StatusActive or Revoked.
ActionsThe menu to manage the key.

Use Rows per page and the pager at the bottom to move through long lists.


Manage a key

Once you've clicked I've saved my key, the dialog closes and the secret is never shown again. From then on you can't see the secret — only rotate it for a new one or revoke it. There are two ways to get to those actions:

From the table — open the key's Actions menu (the at the end of its row):

The row Actions menu showing Rotate and Revoke
Figure 4: The Actions menu on a key's row, with Rotate and Revoke.
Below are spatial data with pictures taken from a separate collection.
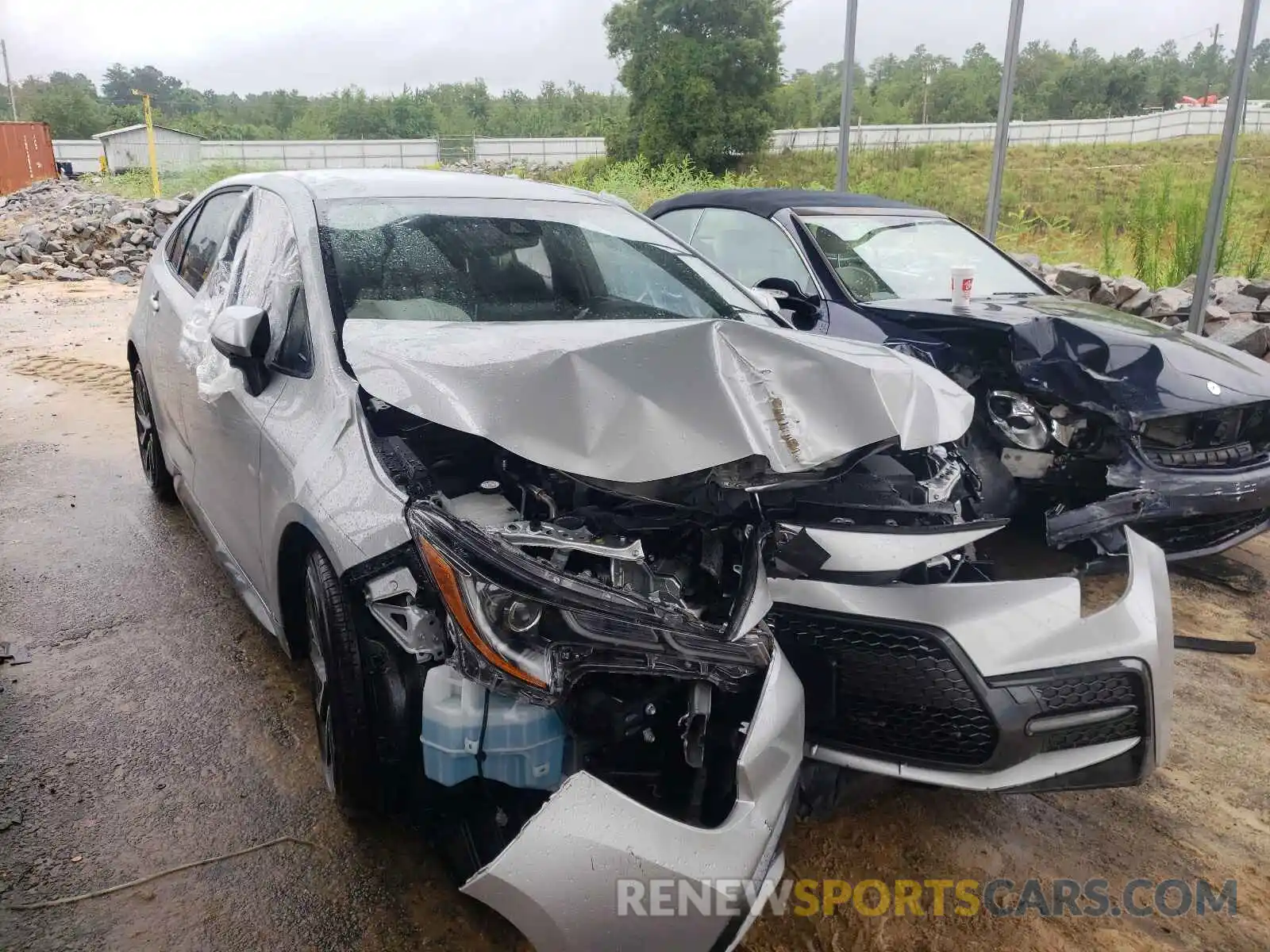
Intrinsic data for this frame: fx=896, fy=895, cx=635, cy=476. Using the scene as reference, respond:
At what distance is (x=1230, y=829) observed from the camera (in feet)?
7.66

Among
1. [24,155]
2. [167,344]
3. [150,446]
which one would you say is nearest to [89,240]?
[150,446]

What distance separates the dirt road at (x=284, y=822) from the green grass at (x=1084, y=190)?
6260 millimetres

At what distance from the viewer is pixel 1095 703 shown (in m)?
1.88

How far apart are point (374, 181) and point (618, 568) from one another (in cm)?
197

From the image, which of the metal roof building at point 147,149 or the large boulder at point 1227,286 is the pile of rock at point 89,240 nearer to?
the metal roof building at point 147,149

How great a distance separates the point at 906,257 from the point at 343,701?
Answer: 415cm

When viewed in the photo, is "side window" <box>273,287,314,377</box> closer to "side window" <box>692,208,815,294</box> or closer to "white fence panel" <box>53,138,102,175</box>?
"side window" <box>692,208,815,294</box>

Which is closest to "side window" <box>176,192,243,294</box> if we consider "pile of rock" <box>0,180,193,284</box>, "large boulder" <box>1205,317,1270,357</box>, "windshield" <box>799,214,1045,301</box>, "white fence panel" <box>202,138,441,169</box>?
"windshield" <box>799,214,1045,301</box>

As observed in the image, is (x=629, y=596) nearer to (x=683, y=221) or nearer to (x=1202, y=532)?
(x=1202, y=532)

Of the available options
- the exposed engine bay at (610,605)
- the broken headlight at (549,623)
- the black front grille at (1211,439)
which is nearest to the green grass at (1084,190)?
the black front grille at (1211,439)

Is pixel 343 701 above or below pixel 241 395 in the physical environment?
below

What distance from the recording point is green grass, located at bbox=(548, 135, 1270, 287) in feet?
27.6

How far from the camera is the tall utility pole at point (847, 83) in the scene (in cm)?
945


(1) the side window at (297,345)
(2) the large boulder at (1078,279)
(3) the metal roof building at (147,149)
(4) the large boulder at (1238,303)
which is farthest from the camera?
(3) the metal roof building at (147,149)
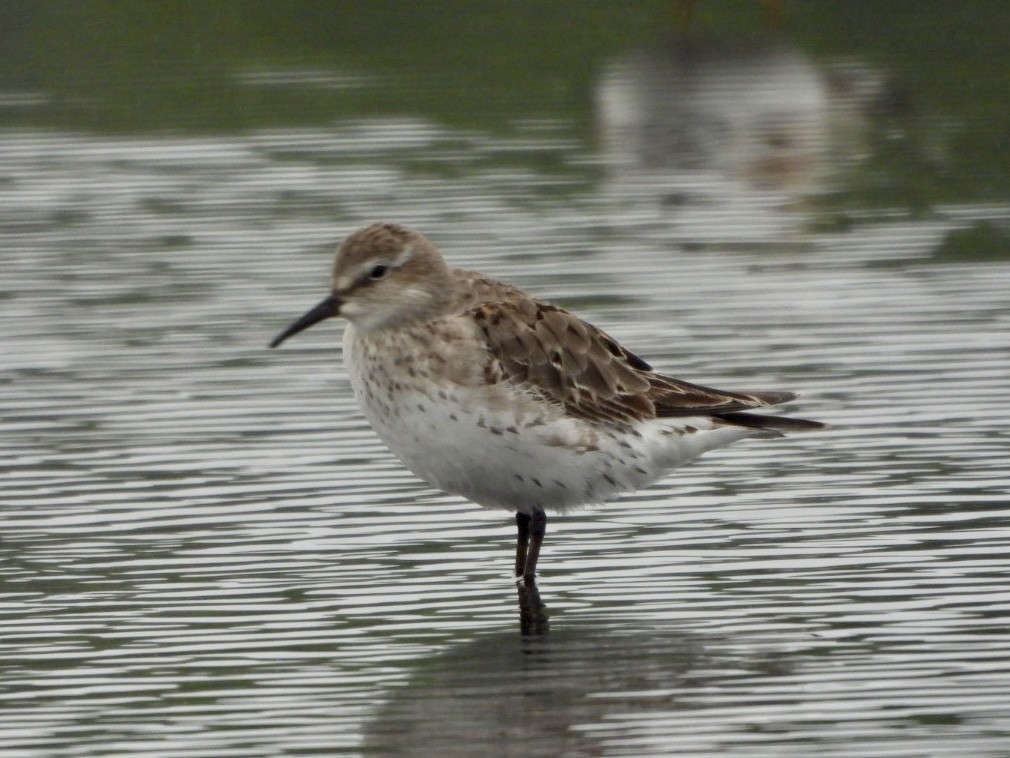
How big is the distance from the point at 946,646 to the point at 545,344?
2.63 meters

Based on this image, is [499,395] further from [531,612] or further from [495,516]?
[495,516]

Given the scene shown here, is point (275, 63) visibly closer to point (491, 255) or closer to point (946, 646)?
point (491, 255)

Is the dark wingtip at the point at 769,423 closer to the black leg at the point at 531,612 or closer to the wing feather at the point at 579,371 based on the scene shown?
the wing feather at the point at 579,371

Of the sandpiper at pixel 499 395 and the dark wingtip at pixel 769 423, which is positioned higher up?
the sandpiper at pixel 499 395

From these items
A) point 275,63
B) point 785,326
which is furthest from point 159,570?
point 275,63

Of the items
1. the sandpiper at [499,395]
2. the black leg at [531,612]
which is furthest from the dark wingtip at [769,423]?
the black leg at [531,612]

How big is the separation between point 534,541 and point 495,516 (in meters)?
1.64

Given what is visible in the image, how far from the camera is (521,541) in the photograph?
1174 centimetres

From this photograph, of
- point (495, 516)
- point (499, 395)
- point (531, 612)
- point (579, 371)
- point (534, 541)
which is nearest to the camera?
point (499, 395)

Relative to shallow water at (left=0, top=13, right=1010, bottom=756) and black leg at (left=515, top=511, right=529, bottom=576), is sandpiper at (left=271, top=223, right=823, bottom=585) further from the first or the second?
shallow water at (left=0, top=13, right=1010, bottom=756)

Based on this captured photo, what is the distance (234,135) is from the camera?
26.3 m

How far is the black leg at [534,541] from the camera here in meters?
11.5

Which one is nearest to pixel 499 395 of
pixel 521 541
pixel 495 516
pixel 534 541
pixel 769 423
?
pixel 534 541

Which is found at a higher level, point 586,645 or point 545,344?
point 545,344
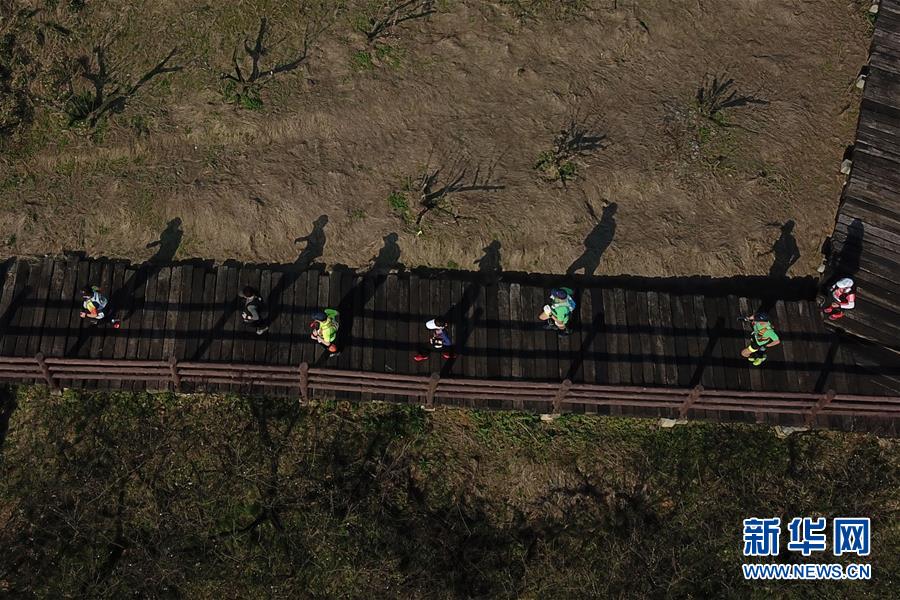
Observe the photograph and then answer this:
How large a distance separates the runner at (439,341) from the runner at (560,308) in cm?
262

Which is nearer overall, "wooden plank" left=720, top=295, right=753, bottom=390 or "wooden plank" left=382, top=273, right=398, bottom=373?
"wooden plank" left=382, top=273, right=398, bottom=373

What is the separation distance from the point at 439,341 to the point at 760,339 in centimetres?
809

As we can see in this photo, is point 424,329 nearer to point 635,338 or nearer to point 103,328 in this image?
point 635,338

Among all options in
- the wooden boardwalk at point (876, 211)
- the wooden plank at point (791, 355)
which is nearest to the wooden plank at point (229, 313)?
the wooden plank at point (791, 355)

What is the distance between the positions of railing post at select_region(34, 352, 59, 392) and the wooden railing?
0.02m

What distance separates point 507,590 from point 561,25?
16.8 m

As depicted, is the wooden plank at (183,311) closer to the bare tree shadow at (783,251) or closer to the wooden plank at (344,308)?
the wooden plank at (344,308)

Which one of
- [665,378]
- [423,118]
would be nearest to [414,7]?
[423,118]

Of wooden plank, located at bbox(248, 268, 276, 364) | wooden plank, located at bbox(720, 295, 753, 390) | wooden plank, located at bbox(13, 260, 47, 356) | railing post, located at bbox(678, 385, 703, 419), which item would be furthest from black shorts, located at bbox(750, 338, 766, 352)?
wooden plank, located at bbox(13, 260, 47, 356)

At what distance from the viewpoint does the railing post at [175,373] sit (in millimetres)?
15438

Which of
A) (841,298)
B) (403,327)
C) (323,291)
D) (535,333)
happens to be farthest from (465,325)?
(841,298)

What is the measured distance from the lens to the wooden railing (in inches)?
619

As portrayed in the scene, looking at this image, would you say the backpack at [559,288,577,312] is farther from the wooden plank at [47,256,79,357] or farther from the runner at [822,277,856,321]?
the wooden plank at [47,256,79,357]

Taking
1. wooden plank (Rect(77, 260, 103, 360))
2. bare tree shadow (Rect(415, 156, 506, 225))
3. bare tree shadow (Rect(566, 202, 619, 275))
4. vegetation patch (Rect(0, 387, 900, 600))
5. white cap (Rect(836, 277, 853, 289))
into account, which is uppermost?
bare tree shadow (Rect(415, 156, 506, 225))
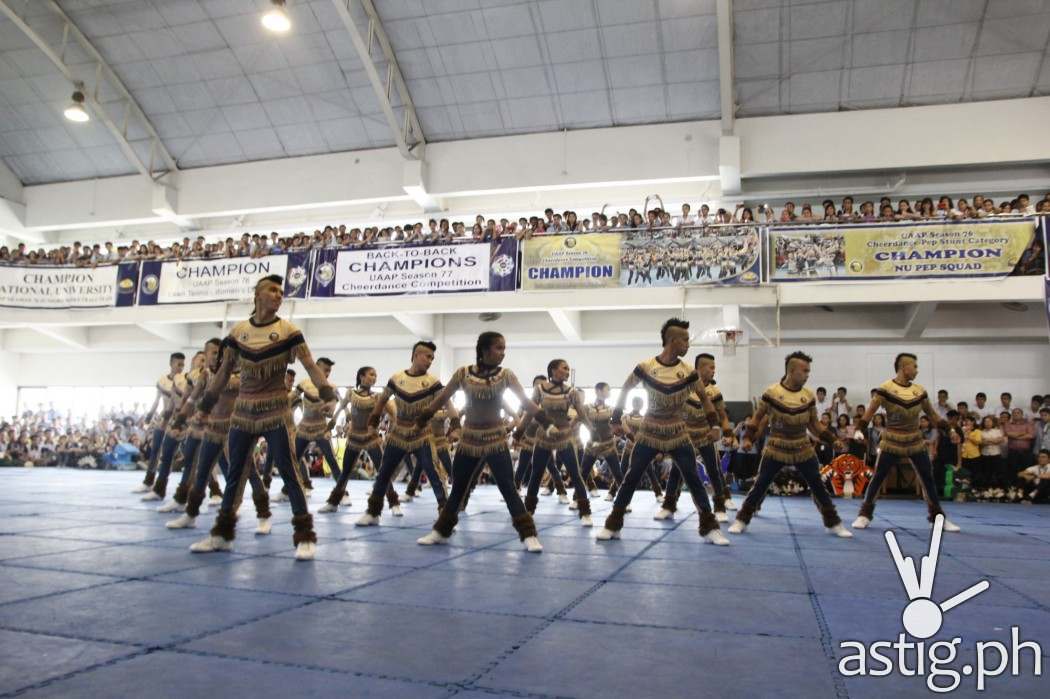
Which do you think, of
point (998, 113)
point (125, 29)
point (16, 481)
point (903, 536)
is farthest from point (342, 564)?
point (125, 29)

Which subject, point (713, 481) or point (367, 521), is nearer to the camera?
point (367, 521)

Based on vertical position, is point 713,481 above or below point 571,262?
below

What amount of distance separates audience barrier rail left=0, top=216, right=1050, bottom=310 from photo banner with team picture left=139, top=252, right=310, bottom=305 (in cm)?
2

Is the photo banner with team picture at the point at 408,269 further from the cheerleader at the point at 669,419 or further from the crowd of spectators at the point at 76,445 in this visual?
the cheerleader at the point at 669,419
From the key's detail page — click the key's name to open it. The same Rotate and Revoke buttons sit at the top right, alongside the key's usage and metadata:

The key detail page — usage this period, models used, key metadata, and an activity log
Figure 5: A key's detail page — usage, allowed models, metadata, and an activity log, with Rotate / Revoke at the top right.

The detail page shows:

  • Usage this period — requests and tokens for the current billing period (empty until the key is used).
  • Models used — which models have received requests from this key.
  • A metadata panel — the masked Key, a Reference ID (a unique identifier handy for support requests), Allowed models (All models or the selected list), Created by, the Created timestamp, and Last used.
  • Activity — a log of events on the key (created, rotated, revoked).

Rotate vs. revoke

  • Rotate — generate a new secret for the same key and invalidate the old one. Use this when a secret is lost or exposed: apps switch to the new secret while the key's name, scope, and history stay the same. The new secret is shown once, just like at creation — copy it right away.
  • Revoke — disable the key entirely. Revoking is immediate and permanent: the key stops working for all requests at once, so any app still using it starts getting authentication errors. Revoked keys remain listed (with a Revoked status) for your records — filter by status to show or hide them.